- 作業指示
以下の項目を行ごとに絞り込み、「decor」という語を含む行だけをすべてそのまま書き出す。

- 提供された項目
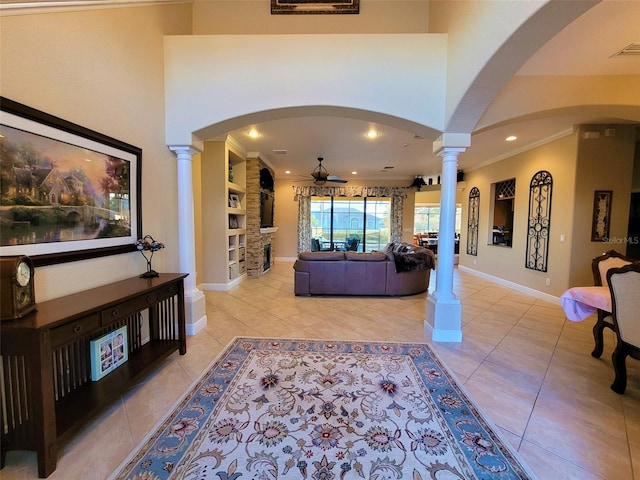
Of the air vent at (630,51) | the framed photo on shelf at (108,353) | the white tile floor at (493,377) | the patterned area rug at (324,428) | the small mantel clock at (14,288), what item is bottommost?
the white tile floor at (493,377)

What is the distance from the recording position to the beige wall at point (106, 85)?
157 cm

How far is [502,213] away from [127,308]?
23.1 feet

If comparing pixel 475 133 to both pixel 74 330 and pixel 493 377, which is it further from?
pixel 74 330

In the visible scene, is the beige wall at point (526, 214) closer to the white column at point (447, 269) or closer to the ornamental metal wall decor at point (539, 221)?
the ornamental metal wall decor at point (539, 221)

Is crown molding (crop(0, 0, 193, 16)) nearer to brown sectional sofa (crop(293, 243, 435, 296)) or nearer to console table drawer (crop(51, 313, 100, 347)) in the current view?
console table drawer (crop(51, 313, 100, 347))

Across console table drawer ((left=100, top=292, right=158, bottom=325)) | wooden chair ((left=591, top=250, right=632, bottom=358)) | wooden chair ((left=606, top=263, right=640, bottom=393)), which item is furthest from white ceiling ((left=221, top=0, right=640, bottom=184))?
console table drawer ((left=100, top=292, right=158, bottom=325))

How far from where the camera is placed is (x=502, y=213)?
19.4 feet

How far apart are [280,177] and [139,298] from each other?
6.83 meters

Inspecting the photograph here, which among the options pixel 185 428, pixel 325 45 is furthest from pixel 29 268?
pixel 325 45

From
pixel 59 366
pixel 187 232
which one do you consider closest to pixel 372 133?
pixel 187 232

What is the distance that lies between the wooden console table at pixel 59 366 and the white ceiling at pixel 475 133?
3112 mm

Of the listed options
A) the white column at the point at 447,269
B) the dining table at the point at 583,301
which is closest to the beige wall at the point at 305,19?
the white column at the point at 447,269

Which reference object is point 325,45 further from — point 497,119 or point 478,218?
point 478,218

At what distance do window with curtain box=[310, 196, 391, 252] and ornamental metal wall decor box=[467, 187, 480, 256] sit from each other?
2.55 metres
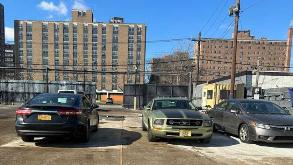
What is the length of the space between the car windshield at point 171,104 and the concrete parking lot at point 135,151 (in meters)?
1.29

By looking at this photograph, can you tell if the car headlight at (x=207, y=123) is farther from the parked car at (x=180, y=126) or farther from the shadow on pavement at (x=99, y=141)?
the shadow on pavement at (x=99, y=141)

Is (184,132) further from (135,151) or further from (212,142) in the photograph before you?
(135,151)

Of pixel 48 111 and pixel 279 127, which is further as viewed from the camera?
pixel 279 127

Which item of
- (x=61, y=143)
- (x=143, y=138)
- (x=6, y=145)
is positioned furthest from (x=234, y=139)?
(x=6, y=145)

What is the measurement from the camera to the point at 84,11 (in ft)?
420

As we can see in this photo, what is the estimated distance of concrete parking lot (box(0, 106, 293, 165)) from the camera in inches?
321

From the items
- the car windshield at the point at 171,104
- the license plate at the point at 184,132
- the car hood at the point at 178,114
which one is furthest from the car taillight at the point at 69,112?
the car windshield at the point at 171,104

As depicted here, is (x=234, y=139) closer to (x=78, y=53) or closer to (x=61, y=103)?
(x=61, y=103)

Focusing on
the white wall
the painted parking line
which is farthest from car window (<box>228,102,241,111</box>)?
→ the white wall

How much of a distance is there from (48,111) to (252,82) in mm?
Answer: 27401

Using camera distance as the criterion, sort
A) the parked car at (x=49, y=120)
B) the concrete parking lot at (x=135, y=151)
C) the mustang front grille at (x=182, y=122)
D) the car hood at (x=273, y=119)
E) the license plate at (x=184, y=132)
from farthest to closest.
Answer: the car hood at (x=273, y=119), the mustang front grille at (x=182, y=122), the license plate at (x=184, y=132), the parked car at (x=49, y=120), the concrete parking lot at (x=135, y=151)

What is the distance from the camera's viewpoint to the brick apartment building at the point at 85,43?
11000 cm

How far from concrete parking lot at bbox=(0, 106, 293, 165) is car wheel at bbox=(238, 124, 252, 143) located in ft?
0.80

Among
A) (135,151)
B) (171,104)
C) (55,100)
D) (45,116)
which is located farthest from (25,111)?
(171,104)
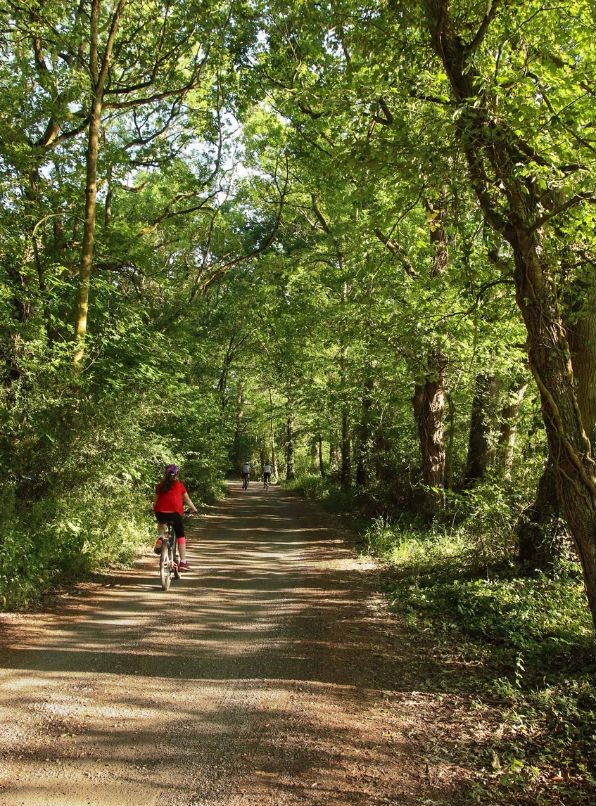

- 本問の解答
In the visible scene, is the beige wall at point (526, 214) closer to the white column at point (447, 269) or closer to the ornamental metal wall decor at point (539, 221)?
the ornamental metal wall decor at point (539, 221)
At what distance do window with curtain box=[310, 196, 391, 252] and ornamental metal wall decor box=[467, 187, 480, 256] sit from each other?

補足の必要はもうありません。